In this tribute of honour to Kandathils, I must also say a fond farewell to a dear friend, also a Kandathil, Mr. K. C. Mathulla, who died in Mumbai on 28th January 2005, my wedding anniversary. Mathullapapachayan, as I knew him, had been one who had been of greatest strength to me. When I arrived in India with a "foreign" wife, it was he who, with his Mauritian wife, the late Gabbykochamma, gave me the most practical advice on how to live in India. Besides that, it was he who took me to a leading homeopath and cured me completely of sinusitis, a terrible scourge that I had suffered for many years. It was he who cured Annikki of her acute tonsillitis, again with homeopathy through a well known homeopath in Bandra, Mumbai.

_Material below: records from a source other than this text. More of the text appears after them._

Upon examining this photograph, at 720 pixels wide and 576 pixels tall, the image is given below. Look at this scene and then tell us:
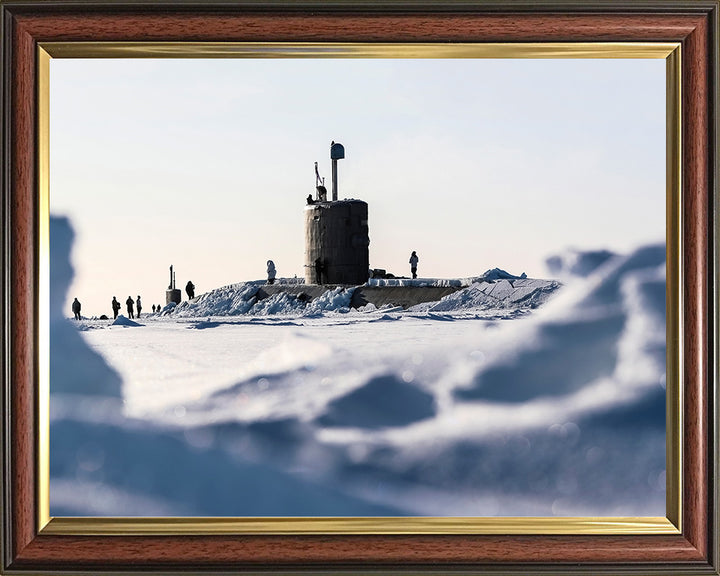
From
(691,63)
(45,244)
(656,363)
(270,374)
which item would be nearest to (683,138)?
(691,63)

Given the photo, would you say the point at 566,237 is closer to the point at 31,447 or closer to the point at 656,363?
the point at 656,363

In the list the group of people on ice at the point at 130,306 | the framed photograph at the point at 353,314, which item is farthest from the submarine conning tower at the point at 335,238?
the group of people on ice at the point at 130,306

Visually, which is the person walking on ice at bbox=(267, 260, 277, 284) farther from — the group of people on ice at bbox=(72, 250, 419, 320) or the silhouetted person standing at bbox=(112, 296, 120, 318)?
the silhouetted person standing at bbox=(112, 296, 120, 318)

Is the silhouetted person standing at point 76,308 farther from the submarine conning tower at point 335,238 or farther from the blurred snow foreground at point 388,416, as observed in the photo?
the submarine conning tower at point 335,238

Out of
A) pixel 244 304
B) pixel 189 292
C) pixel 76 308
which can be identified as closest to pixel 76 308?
pixel 76 308

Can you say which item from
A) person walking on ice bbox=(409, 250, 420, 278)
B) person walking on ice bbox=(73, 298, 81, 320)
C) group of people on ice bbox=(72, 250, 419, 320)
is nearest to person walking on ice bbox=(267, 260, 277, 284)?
group of people on ice bbox=(72, 250, 419, 320)

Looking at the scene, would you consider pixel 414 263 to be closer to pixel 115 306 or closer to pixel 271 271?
pixel 271 271
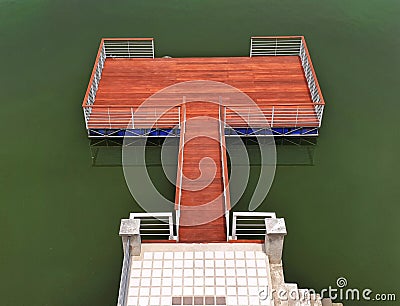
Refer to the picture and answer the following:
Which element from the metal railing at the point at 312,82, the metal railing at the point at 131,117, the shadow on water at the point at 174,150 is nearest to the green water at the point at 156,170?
the shadow on water at the point at 174,150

May his soul rest in peace.

Sadly, he had no issue. His dear wife, Gabbykochamma, who suffered from painful arthritis for many many years, left for her heavenly abode to await resurrection several years ago. I will remember this humble and great man, who was dear cousin and friend to my mother and a wonderful uncle and mentor to me, in my daily prayers forever.